For example, my bedroom in my first off-campus apartment was more or less the kitchen, the bed separated from WW2 vintage appliances by a breakfast bar. My housemate Stan had found the two-room apartment in late August in a subdivided two-story house on Henderson Street just up the hill from the Nursing Building that was under construction.
Actually, I had the premier sleeping spot because Stan’s bedroom was also the “living room,” the room you stepped into when you entered the apartment. Stan was the bassist in a band called Buddy Roe, and his post gig “friendships” offered me many opportunities to catch him and a companion in flagrante delicto as I returned from classes at the unholy hour of nine, ten, or eleven a.m., not to mention noon, or one, two, or three p.m.
I don’t know why we never figured out a sign on the door might have prevented my intrusions. Then again, a sign that read “Do Not Disturb” would more or less proclaim to the other occupants what was going on, but that still seems preferable to having your coitus interrupted.
Gas stoves, one in each room, provided the heat, and lighting those suckers for the first time proved a real adventure. One night I inadvertently destroyed Stan’s 300-plus LP collection. Need I mention that there were no sprinklers or fire escapes, that the wood was rotting, that the entire mold-ridden structure smelled like a cross between the River Styx and a long-enclosed attic?
Two years later, bulldozers would raze our Henderson Street house for a new university parking lot.

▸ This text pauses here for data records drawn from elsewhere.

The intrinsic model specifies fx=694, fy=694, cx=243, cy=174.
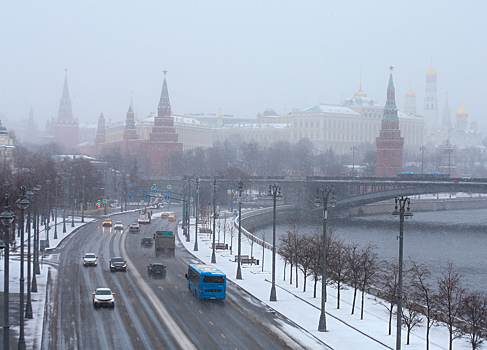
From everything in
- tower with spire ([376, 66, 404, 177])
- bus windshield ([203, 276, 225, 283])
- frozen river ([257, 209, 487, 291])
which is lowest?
frozen river ([257, 209, 487, 291])

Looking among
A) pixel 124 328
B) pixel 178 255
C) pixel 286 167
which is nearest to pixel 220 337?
pixel 124 328

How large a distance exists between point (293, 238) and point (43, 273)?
48.6ft

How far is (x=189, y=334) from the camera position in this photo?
2562 centimetres

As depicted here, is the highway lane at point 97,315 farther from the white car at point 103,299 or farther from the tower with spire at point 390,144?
the tower with spire at point 390,144

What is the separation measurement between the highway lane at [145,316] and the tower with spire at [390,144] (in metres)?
114

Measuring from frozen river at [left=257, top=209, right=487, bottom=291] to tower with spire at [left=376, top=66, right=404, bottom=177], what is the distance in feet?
141

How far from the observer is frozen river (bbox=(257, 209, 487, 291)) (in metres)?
55.2

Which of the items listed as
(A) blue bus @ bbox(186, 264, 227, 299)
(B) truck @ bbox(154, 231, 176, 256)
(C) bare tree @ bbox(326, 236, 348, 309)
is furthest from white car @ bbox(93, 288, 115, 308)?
(B) truck @ bbox(154, 231, 176, 256)

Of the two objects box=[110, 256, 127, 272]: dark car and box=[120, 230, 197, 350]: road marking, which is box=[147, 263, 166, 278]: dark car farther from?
box=[110, 256, 127, 272]: dark car

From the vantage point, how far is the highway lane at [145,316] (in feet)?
80.3

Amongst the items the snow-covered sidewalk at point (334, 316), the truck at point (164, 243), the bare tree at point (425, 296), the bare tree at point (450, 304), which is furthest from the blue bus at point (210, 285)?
the truck at point (164, 243)

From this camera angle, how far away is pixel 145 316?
1118 inches

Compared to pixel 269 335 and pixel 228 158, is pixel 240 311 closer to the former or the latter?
pixel 269 335

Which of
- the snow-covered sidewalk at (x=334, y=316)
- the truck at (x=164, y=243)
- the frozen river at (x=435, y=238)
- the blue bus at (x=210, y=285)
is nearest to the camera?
the snow-covered sidewalk at (x=334, y=316)
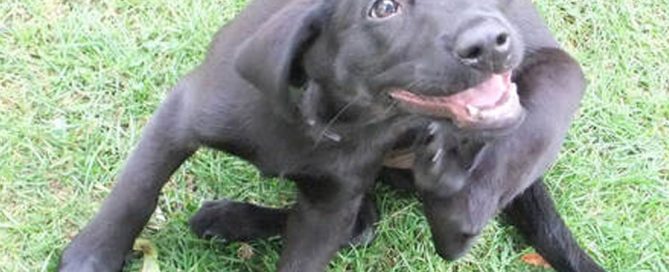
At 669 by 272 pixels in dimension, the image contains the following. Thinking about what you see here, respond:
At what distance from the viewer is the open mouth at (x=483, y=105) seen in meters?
2.17

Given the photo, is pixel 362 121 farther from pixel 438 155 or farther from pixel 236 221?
pixel 236 221

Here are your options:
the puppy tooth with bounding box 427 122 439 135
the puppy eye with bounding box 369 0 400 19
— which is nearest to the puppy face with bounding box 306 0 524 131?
the puppy eye with bounding box 369 0 400 19

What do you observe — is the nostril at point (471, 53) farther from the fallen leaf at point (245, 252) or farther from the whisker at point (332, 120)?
the fallen leaf at point (245, 252)

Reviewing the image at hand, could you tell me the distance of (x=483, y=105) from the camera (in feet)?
7.28

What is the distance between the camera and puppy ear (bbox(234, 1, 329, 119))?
7.51 feet

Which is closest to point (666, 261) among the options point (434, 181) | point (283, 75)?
point (434, 181)

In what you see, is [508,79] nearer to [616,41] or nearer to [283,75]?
[283,75]

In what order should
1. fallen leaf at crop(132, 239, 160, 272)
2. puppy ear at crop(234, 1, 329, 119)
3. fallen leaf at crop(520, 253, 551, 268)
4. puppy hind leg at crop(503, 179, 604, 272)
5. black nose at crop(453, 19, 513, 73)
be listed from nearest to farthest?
black nose at crop(453, 19, 513, 73), puppy ear at crop(234, 1, 329, 119), fallen leaf at crop(132, 239, 160, 272), puppy hind leg at crop(503, 179, 604, 272), fallen leaf at crop(520, 253, 551, 268)

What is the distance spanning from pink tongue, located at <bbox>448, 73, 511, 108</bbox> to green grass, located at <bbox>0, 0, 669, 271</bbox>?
892 mm

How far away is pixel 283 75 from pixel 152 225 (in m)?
0.85

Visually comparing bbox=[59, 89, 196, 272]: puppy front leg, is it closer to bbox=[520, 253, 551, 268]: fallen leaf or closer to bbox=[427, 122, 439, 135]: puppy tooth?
bbox=[427, 122, 439, 135]: puppy tooth

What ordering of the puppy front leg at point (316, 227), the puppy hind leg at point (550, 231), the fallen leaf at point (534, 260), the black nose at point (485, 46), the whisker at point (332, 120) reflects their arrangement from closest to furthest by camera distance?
the black nose at point (485, 46)
the whisker at point (332, 120)
the puppy front leg at point (316, 227)
the puppy hind leg at point (550, 231)
the fallen leaf at point (534, 260)

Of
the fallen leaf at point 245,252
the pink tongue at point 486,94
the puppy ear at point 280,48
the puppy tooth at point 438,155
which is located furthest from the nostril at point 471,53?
the fallen leaf at point 245,252

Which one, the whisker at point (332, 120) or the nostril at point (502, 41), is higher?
the nostril at point (502, 41)
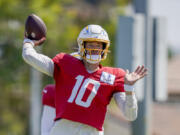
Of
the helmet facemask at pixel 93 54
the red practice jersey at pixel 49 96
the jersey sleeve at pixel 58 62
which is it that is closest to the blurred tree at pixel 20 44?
the red practice jersey at pixel 49 96

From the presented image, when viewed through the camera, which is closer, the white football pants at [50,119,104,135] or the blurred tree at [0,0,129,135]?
the white football pants at [50,119,104,135]

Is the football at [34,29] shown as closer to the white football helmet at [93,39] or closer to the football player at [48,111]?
the white football helmet at [93,39]

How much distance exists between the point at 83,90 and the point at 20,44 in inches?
465

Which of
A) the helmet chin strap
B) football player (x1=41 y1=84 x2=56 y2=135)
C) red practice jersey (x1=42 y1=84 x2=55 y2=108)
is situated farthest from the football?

That year in my Milton class I met my next-to-be housemate, who enjoyed much nicer digs on Confederate Avenue. Mike not only was an excellent scholar, but he also owned furniture that looked downright bourgeois, so at the end of the spring semester, I returned to Summerville and put him in charge of finding us a place, which he did, seven miles from campus in a sturdy two-bedroom cottage nestled squeezed between two convenience stores on Fairfield Road, a four-lane highway.
Although the “space” was nice, as they say, getting to and from school meant riding city buses, and when the buses quit running at eleven, that meant hitchhiking or stumbling seven miles on foot through one sketchy urban area after another.
Praise Darwin, I survived.
That December, Mike left school suddenly after the first semester, so I teamed up with former sophomore roommate Warren Moise, and we moved into a miniscule mill house up North Main, even further away from school than Fairfield Road. The bad news was that the neighbors hated our long-haired asses. Once, in the wee hours when I was alone, someone banged meancingly on a side door of my bedroom that led outside. I went out to investigate and heard someone whistling a tune. The Night of the Hunter meets Animal House. A couple of weeks later, a crew burglarized us, poured our food out onto the kitchen floor, and as a final, sociopathic touch, shat thereupon.*
We got the message.
Coincidentally, my former next-door neighbor from Henderson Street, Jim, was recruiting people for a great house he had found just off campus, so Warren and I went in with six others and rented 1879 Green Street, a veritable mansion compared to my previous domiciles. (It was a good bit seedier than it appears in the photo below courtesy of Google maps). Of course, only three were supposed to live there, but we never got caught. The house did get busted in a citywide drug sweep our second night there, but I wasn’t at home so could save my pre-trial intervention card for a later date. I will say, however, the officers from SLED left the joint looking a lot like the burglars had the mill house.
The very best news was that in my third year on Greene Street, I met Judy Birdsong, who, of course, lived in a nice apartment on Deerwood Drive, so my days of dire poverty were coming to a fruitful end.
The good news is that living in dumps is sort of romantic when you’re young and don’t know any better — and as long as you’re the only vermin living there.